Sabah ilk üflediğiniz sesin; şartlar ne olursa olsun ( fiziksel durum, dudaklar vs.) çıkarabileceğiniz en güzel seslerden biri olmasına ve ilk sesle birlikte müzik yapmaya başladığınızı kendinize telkin etmelisiniz.


Ton çalışırken parmaklarınıza da dikkat edebilirsiniz. Parmaklarınızı perdelere yakın tutarak ve perdelere vurmayarak geçişlerde ki legato kalitesi artırılabilirsiniz.
Teknik egzersizlerde ton kalitesi ve entanosyan konusunda ısrarcı olabilirsiniz. Sadece hızlı giden parmaklar sizi mutlu etmemeli, ton kontrolü ve eşit çalmaya çalışmak esas olmalıdır,
Etüdlerde yani tam türkçesiyle "çalışmalar"da o çalışmadan maksimum faydayı çıkarmaya çalışmalıyız. Etüd bizden ne istiyorsa örneğin legato mu çift dil mi, ya da daha spesifik bir konu mu? Örneğin si bemolu açık perdeden almak gibi vb.
Öte yandan etüdleri sadece deşifreyi geliştirmek için bile kullanabiliriz. Herhangi bilmediğiniz bir etüde başlayın ve ne olursa olsun hiç durmayın daha sonra takıldığınız yerlere göz atarak eksikleriniz neler olduğunu tespit etmeye çalışın. Bu şekilde deşifremizi de ilerletebiliriz.

* Mevcut veriler *
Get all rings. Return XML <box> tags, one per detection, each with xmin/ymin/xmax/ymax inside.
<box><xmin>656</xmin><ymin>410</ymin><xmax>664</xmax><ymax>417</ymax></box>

* Belirtilen hedef *
Ton ve etüt çalışması metninde "Öte yandan etüdleri" sözlerinden "deşifremizi de ilerletebiliriz." sözlerine kadar uzanan kısmı harfi harfine kopyalayın. Satırlar metinden bağımsız, ayrı bir malzemedir.

* Alıştırmanın cevabı *
Öte yandan etüdleri sadece deşifreyi geliştirmek için bile kullanabiliriz. Herhangi bilmediğiniz bir etüde başlayın ve ne olursa olsun hiç durmayın daha sonra takıldığınız yerlere göz atarak eksikleriniz neler olduğunu tespit etmeye çalışın. Bu şekilde deşifremizi de ilerletebiliriz.